Data items

* * * * * * *

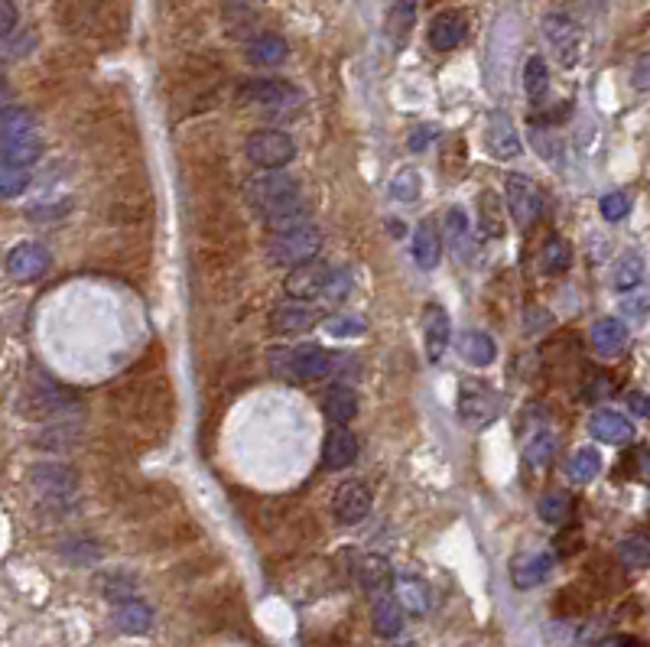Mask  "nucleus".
<instances>
[{
  "instance_id": "49530a36",
  "label": "nucleus",
  "mask_w": 650,
  "mask_h": 647,
  "mask_svg": "<svg viewBox=\"0 0 650 647\" xmlns=\"http://www.w3.org/2000/svg\"><path fill=\"white\" fill-rule=\"evenodd\" d=\"M628 407L637 413V417H647V413H650V407H647V394L631 391V394H628Z\"/></svg>"
},
{
  "instance_id": "423d86ee",
  "label": "nucleus",
  "mask_w": 650,
  "mask_h": 647,
  "mask_svg": "<svg viewBox=\"0 0 650 647\" xmlns=\"http://www.w3.org/2000/svg\"><path fill=\"white\" fill-rule=\"evenodd\" d=\"M332 274L335 270L319 261V257H312V261H303V264H296L290 267V277H286L283 283V290L290 300H316V296H325V290H329V283H332Z\"/></svg>"
},
{
  "instance_id": "de8ad7c7",
  "label": "nucleus",
  "mask_w": 650,
  "mask_h": 647,
  "mask_svg": "<svg viewBox=\"0 0 650 647\" xmlns=\"http://www.w3.org/2000/svg\"><path fill=\"white\" fill-rule=\"evenodd\" d=\"M387 231L394 238H403V222H397V218H394V222H387Z\"/></svg>"
},
{
  "instance_id": "5701e85b",
  "label": "nucleus",
  "mask_w": 650,
  "mask_h": 647,
  "mask_svg": "<svg viewBox=\"0 0 650 647\" xmlns=\"http://www.w3.org/2000/svg\"><path fill=\"white\" fill-rule=\"evenodd\" d=\"M30 482L39 491H49V495H65V491L75 488L78 475L72 469H65V465L43 462V465H33V469H30Z\"/></svg>"
},
{
  "instance_id": "aec40b11",
  "label": "nucleus",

* * * * * * *

Copy out all the entries above without changing anything, and leave the pictures out.

Mask  "nucleus".
<instances>
[{
  "instance_id": "49530a36",
  "label": "nucleus",
  "mask_w": 650,
  "mask_h": 647,
  "mask_svg": "<svg viewBox=\"0 0 650 647\" xmlns=\"http://www.w3.org/2000/svg\"><path fill=\"white\" fill-rule=\"evenodd\" d=\"M628 407L637 413V417H647V413H650V407H647V394L631 391V394H628Z\"/></svg>"
},
{
  "instance_id": "423d86ee",
  "label": "nucleus",
  "mask_w": 650,
  "mask_h": 647,
  "mask_svg": "<svg viewBox=\"0 0 650 647\" xmlns=\"http://www.w3.org/2000/svg\"><path fill=\"white\" fill-rule=\"evenodd\" d=\"M332 274L335 270L319 261V257H312V261H303V264H296L290 267V277H286L283 283V290L290 300H316V296H325V290H329V283H332Z\"/></svg>"
},
{
  "instance_id": "de8ad7c7",
  "label": "nucleus",
  "mask_w": 650,
  "mask_h": 647,
  "mask_svg": "<svg viewBox=\"0 0 650 647\" xmlns=\"http://www.w3.org/2000/svg\"><path fill=\"white\" fill-rule=\"evenodd\" d=\"M387 231L394 238H403V222H397V218H394V222H387Z\"/></svg>"
},
{
  "instance_id": "5701e85b",
  "label": "nucleus",
  "mask_w": 650,
  "mask_h": 647,
  "mask_svg": "<svg viewBox=\"0 0 650 647\" xmlns=\"http://www.w3.org/2000/svg\"><path fill=\"white\" fill-rule=\"evenodd\" d=\"M30 482L39 491H49V495H65V491L75 488L78 475L72 469H65V465L43 462V465H33V469H30Z\"/></svg>"
},
{
  "instance_id": "aec40b11",
  "label": "nucleus",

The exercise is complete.